TO BE DONE:
Copy out every line of the listing below, character for character.
********************
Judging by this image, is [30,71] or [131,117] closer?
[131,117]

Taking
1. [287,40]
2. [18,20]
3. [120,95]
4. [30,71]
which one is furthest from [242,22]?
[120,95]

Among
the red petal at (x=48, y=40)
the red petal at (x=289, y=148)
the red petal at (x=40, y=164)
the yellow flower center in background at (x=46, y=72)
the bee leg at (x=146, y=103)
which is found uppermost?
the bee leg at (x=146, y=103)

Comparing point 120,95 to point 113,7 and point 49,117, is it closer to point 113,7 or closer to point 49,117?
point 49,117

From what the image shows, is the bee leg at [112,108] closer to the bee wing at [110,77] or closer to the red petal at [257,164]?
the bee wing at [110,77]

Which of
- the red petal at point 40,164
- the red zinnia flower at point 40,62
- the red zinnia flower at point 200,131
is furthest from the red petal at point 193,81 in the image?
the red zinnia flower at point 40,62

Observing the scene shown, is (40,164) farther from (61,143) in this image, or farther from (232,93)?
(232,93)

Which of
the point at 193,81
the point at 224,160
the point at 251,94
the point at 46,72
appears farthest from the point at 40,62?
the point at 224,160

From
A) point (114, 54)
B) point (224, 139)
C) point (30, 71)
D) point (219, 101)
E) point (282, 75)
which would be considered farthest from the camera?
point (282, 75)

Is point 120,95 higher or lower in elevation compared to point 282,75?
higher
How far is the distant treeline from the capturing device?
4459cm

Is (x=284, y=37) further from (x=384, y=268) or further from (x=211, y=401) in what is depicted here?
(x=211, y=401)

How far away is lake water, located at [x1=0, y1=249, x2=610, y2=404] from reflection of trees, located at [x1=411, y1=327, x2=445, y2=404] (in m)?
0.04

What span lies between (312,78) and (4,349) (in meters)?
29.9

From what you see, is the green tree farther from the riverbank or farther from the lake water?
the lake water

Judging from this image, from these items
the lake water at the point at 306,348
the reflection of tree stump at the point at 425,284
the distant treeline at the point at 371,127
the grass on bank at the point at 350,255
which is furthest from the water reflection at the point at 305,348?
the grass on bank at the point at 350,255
********************
OUTPUT OF THE EXERCISE:
Judging by this image, is [30,71] or [131,117] closer?
[131,117]

Taking
1. [287,40]
2. [18,20]
3. [120,95]
4. [30,71]
which one is furthest from [242,22]?
[120,95]

Among
the red petal at (x=48, y=40)
the red petal at (x=289, y=148)
the red petal at (x=40, y=164)
the yellow flower center in background at (x=46, y=72)
the bee leg at (x=146, y=103)
which is found uppermost?
the bee leg at (x=146, y=103)

Comparing point 120,95 to point 113,7 and point 49,117, is it closer to point 113,7 or closer to point 49,117?
point 49,117

From what the image shows, is the bee leg at [112,108] closer to the bee wing at [110,77] or closer to the red petal at [257,164]?
the bee wing at [110,77]

Which of
- the red petal at point 40,164
- the red zinnia flower at point 40,62
- the red zinnia flower at point 200,131
is furthest from the red petal at point 193,81 in the image?
the red zinnia flower at point 40,62

Observing the scene shown, is (40,164) farther from (61,143) in this image, or farther from (232,93)?
(232,93)

Which of
the point at 193,81
the point at 224,160
the point at 251,94
the point at 46,72
appears farthest from the point at 40,62?
the point at 224,160

From
A) point (114, 54)
B) point (224, 139)
C) point (30, 71)
D) point (219, 101)
E) point (282, 75)
which would be considered farthest from the camera?
point (282, 75)

Is point 120,95 higher or lower in elevation compared to point 282,75?
higher
How far is the distant treeline from the capturing device?
4459cm

Is (x=284, y=37) further from (x=384, y=268) or further from (x=211, y=401) in what is depicted here?
(x=211, y=401)

How far away is lake water, located at [x1=0, y1=249, x2=610, y2=404] from reflection of trees, located at [x1=411, y1=327, x2=445, y2=404] (in m)?
0.04

What span lies between (312,78) and (4,349) (in meters)?
29.9

From what you see, is the green tree farther from the riverbank or farther from the lake water?
the lake water

Judging from this image, from these items
the lake water at the point at 306,348
the reflection of tree stump at the point at 425,284
the distant treeline at the point at 371,127
the grass on bank at the point at 350,255
which is furthest from the water reflection at the point at 305,348?
the grass on bank at the point at 350,255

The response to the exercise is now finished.